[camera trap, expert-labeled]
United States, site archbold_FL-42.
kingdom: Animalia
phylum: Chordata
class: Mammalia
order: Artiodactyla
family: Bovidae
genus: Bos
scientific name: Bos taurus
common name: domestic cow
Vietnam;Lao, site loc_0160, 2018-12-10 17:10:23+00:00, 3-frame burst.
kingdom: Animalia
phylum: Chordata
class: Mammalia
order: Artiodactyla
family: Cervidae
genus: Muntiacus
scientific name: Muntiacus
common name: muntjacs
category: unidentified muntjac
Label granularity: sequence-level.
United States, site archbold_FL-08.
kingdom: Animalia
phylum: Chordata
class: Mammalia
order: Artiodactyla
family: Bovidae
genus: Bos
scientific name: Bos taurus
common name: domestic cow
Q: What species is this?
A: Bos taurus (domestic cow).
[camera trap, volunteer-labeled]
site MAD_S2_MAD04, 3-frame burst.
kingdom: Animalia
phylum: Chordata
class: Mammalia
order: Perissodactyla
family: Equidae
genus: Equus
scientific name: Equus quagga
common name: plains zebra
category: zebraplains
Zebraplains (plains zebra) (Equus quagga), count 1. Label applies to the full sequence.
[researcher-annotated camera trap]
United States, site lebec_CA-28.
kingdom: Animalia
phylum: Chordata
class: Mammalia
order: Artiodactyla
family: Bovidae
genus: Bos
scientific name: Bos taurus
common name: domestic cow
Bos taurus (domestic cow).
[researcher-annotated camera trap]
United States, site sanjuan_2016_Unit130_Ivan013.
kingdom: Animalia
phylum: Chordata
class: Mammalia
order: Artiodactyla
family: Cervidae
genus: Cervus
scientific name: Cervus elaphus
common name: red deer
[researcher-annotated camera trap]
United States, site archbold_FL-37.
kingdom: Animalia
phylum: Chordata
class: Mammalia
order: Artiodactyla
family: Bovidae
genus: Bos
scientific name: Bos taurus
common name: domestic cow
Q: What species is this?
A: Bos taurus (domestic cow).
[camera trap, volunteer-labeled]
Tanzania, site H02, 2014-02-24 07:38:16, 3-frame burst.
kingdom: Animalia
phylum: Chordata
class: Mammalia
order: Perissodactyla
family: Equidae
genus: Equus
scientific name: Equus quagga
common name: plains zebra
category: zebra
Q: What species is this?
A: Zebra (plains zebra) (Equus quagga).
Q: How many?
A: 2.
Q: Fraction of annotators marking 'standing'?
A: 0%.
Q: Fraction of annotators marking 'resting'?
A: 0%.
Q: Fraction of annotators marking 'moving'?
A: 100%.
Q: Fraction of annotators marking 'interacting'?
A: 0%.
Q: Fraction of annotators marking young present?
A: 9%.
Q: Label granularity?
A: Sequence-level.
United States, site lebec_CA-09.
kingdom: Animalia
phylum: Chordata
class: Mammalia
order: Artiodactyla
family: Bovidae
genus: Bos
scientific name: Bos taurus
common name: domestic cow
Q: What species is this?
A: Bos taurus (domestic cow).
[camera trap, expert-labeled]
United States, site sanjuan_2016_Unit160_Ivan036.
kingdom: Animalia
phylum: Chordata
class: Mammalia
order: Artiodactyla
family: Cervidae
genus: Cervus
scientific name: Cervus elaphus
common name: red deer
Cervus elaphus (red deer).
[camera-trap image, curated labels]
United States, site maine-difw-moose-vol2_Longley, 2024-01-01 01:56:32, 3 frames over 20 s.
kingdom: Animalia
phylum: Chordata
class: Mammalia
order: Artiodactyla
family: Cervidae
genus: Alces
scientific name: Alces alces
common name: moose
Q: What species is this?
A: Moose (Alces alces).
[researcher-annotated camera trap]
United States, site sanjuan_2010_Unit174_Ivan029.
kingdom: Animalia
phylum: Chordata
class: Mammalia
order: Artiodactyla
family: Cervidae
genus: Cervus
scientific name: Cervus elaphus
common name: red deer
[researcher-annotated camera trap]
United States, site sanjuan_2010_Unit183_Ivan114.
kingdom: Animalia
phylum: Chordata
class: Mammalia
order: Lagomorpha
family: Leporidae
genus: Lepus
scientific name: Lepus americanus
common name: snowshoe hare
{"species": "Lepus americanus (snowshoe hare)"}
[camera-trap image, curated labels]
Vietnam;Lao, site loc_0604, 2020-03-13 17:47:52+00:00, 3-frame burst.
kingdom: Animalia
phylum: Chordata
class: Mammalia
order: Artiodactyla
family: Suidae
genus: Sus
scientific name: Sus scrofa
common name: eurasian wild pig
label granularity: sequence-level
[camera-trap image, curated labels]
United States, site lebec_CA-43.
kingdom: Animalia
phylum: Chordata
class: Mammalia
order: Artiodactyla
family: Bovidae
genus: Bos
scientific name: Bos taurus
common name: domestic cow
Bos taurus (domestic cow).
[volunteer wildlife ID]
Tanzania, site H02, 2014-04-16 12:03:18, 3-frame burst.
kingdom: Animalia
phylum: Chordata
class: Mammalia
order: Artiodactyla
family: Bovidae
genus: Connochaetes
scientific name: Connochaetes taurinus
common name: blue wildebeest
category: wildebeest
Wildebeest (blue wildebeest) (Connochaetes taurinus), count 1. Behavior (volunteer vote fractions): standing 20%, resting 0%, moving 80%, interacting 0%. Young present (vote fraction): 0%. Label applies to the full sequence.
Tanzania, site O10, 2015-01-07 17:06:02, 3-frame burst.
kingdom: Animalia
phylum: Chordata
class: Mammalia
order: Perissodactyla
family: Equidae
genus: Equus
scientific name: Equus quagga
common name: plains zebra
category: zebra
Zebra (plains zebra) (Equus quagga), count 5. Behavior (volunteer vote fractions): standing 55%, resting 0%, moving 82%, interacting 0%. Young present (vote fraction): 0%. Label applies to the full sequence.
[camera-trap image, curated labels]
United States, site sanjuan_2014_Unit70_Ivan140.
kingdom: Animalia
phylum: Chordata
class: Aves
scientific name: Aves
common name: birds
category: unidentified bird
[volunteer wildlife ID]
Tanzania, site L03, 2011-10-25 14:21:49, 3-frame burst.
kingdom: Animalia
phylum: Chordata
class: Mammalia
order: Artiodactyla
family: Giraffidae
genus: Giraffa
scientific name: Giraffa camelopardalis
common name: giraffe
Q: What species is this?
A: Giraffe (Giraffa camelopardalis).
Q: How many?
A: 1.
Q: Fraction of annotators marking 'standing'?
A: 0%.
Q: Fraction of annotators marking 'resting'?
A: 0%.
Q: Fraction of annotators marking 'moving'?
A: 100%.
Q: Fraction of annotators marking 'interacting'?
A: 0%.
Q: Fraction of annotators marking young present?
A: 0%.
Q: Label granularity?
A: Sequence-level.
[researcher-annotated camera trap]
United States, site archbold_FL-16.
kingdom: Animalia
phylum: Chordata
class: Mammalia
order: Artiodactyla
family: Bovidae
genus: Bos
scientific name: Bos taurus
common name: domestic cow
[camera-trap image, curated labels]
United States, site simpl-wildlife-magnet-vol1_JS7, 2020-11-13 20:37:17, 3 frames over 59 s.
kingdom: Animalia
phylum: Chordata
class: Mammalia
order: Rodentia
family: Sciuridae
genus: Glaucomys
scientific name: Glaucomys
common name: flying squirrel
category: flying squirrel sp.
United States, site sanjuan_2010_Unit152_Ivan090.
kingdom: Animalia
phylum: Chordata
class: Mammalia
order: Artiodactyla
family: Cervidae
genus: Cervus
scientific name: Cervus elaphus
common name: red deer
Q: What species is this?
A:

....

* **Problem to work on**
The listing above is to be restated word for word.

* **Answer**
[camera trap, expert-labeled]
United States, site archbold_FL-42.
kingdom: Animalia
phylum: Chordata
class: Mammalia
order: Artiodactyla
family: Bovidae
genus: Bos
scientific name: Bos taurus
common name: domestic cow
Vietnam;Lao, site loc_0160, 2018-12-10 17:10:23+00:00, 3-frame burst.
kingdom: Animalia
phylum: Chordata
class: Mammalia
order: Artiodactyla
family: Cervidae
genus: Muntiacus
scientific name: Muntiacus
common name: muntjacs
category: unidentified muntjac
Label granularity: sequence-level.
United States, site archbold_FL-08.
kingdom: Animalia
phylum: Chordata
class: Mammalia
order: Artiodactyla
family: Bovidae
genus: Bos
scientific name: Bos taurus
common name: domestic cow
Q: What species is this?
A: Bos taurus (domestic cow).
[camera trap, volunteer-labeled]
site MAD_S2_MAD04, 3-frame burst.
kingdom: Animalia
phylum: Chordata
class: Mammalia
order: Perissodactyla
family: Equidae
genus: Equus
scientific name: Equus quagga
common name: plains zebra
category: zebraplains
Zebraplains (plains zebra) (Equus quagga), count 1. Label applies to the full sequence.
[researcher-annotated camera trap]
United States, site lebec_CA-28.
kingdom: Animalia
phylum: Chordata
class: Mammalia
order: Artiodactyla
family: Bovidae
genus: Bos
scientific name: Bos taurus
common name: domestic cow
Bos taurus (domestic cow).
[researcher-annotated camera trap]
United States, site sanjuan_2016_Unit130_Ivan013.
kingdom: Animalia
phylum: Chordata
class: Mammalia
order: Artiodactyla
family: Cervidae
genus: Cervus
scientific name: Cervus elaphus
common name: red deer
[researcher-annotated camera trap]
United States, site archbold_FL-37.
kingdom: Animalia
phylum: Chordata
class: Mammalia
order: Artiodactyla
family: Bovidae
genus: Bos
scientific name: Bos taurus
common name: domestic cow
Q: What species is this?
A: Bos taurus (domestic cow).
[camera trap, volunteer-labeled]
Tanzania, site H02, 2014-02-24 07:38:16, 3-frame burst.
kingdom: Animalia
phylum: Chordata
class: Mammalia
order: Perissodactyla
family: Equidae
genus: Equus
scientific name: Equus quagga
common name: plains zebra
category: zebra
Q: What species is this?
A: Zebra (plains zebra) (Equus quagga).
Q: How many?
A: 2.
Q: Fraction of annotators marking 'standing'?
A: 0%.
Q: Fraction of annotators marking 'resting'?
A: 0%.
Q: Fraction of annotators marking 'moving'?
A: 100%.
Q: Fraction of annotators marking 'interacting'?
A: 0%.
Q: Fraction of annotators marking young present?
A: 9%.
Q: Label granularity?
A: Sequence-level.
United States, site lebec_CA-09.
kingdom: Animalia
phylum: Chordata
class: Mammalia
order: Artiodactyla
family: Bovidae
genus: Bos
scientific name: Bos taurus
common name: domestic cow
Q: What species is this?
A: Bos taurus (domestic cow).
[camera trap, expert-labeled]
United States, site sanjuan_2016_Unit160_Ivan036.
kingdom: Animalia
phylum: Chordata
class: Mammalia
order: Artiodactyla
family: Cervidae
genus: Cervus
scientific name: Cervus elaphus
common name: red deer
Cervus elaphus (red deer).
[camera-trap image, curated labels]
United States, site maine-difw-moose-vol2_Longley, 2024-01-01 01:56:32, 3 frames over 20 s.
kingdom: Animalia
phylum: Chordata
class: Mammalia
order: Artiodactyla
family: Cervidae
genus: Alces
scientific name: Alces alces
common name: moose
Q: What species is this?
A: Moose (Alces alces).
[researcher-annotated camera trap]
United States, site sanjuan_2010_Unit174_Ivan029.
kingdom: Animalia
phylum: Chordata
class: Mammalia
order: Artiodactyla
family: Cervidae
genus: Cervus
scientific name: Cervus elaphus
common name: red deer
[researcher-annotated camera trap]
United States, site sanjuan_2010_Unit183_Ivan114.
kingdom: Animalia
phylum: Chordata
class: Mammalia
order: Lagomorpha
family: Leporidae
genus: Lepus
scientific name: Lepus americanus
common name: snowshoe hare
{"species": "Lepus americanus (snowshoe hare)"}
[camera-trap image, curated labels]
Vietnam;Lao, site loc_0604, 2020-03-13 17:47:52+00:00, 3-frame burst.
kingdom: Animalia
phylum: Chordata
class: Mammalia
order: Artiodactyla
family: Suidae
genus: Sus
scientific name: Sus scrofa
common name: eurasian wild pig
label granularity: sequence-level
[camera-trap image, curated labels]
United States, site lebec_CA-43.
kingdom: Animalia
phylum: Chordata
class: Mammalia
order: Artiodactyla
family: Bovidae
genus: Bos
scientific name: Bos taurus
common name: domestic cow
Bos taurus (domestic cow).
[volunteer wildlife ID]
Tanzania, site H02, 2014-04-16 12:03:18, 3-frame burst.
kingdom: Animalia
phylum: Chordata
class: Mammalia
order: Artiodactyla
family: Bovidae
genus: Connochaetes
scientific name: Connochaetes taurinus
common name: blue wildebeest
category: wildebeest
Wildebeest (blue wildebeest) (Connochaetes taurinus), count 1. Behavior (volunteer vote fractions): standing 20%, resting 0%, moving 80%, interacting 0%. Young present (vote fraction): 0%. Label applies to the full sequence.
Tanzania, site O10, 2015-01-07 17:06:02, 3-frame burst.
kingdom: Animalia
phylum: Chordata
class: Mammalia
order: Perissodactyla
family: Equidae
genus: Equus
scientific name: Equus quagga
common name: plains zebra
category: zebra
Zebra (plains zebra) (Equus quagga), count 5. Behavior (volunteer vote fractions): standing 55%, resting 0%, moving 82%, interacting 0%. Young present (vote fraction): 0%. Label applies to the full sequence.
[camera-trap image, curated labels]
United States, site sanjuan_2014_Unit70_Ivan140.
kingdom: Animalia
phylum: Chordata
class: Aves
scientific name: Aves
common name: birds
category: unidentified bird
[volunteer wildlife ID]
Tanzania, site L03, 2011-10-25 14:21:49, 3-frame burst.
kingdom: Animalia
phylum: Chordata
class: Mammalia
order: Artiodactyla
family: Giraffidae
genus: Giraffa
scientific name: Giraffa camelopardalis
common name: giraffe
Q: What species is this?
A: Giraffe (Giraffa camelopardalis).
Q: How many?
A: 1.
Q: Fraction of annotators marking 'standing'?
A: 0%.
Q: Fraction of annotators marking 'resting'?
A: 0%.
Q: Fraction of annotators marking 'moving'?
A: 100%.
Q: Fraction of annotators marking 'interacting'?
A: 0%.
Q: Fraction of annotators marking young present?
A: 0%.
Q: Label granularity?
A: Sequence-level.
[researcher-annotated camera trap]
United States, site archbold_FL-16.
kingdom: Animalia
phylum: Chordata
class: Mammalia
order: Artiodactyla
family: Bovidae
genus: Bos
scientific name: Bos taurus
common name: domestic cow
[camera-trap image, curated labels]
United States, site simpl-wildlife-magnet-vol1_JS7, 2020-11-13 20:37:17, 3 frames over 59 s.
kingdom: Animalia
phylum: Chordata
class: Mammalia
order: Rodentia
family: Sciuridae
genus: Glaucomys
scientific name: Glaucomys
common name: flying squirrel
category: flying squirrel sp.
United States, site sanjuan_2010_Unit152_Ivan090.
kingdom: Animalia
phylum: Chordata
class: Mammalia
order: Artiodactyla
family: Cervidae
genus: Cervus
scientific name: Cervus elaphus
common name: red deer
Q: What species is this?
A:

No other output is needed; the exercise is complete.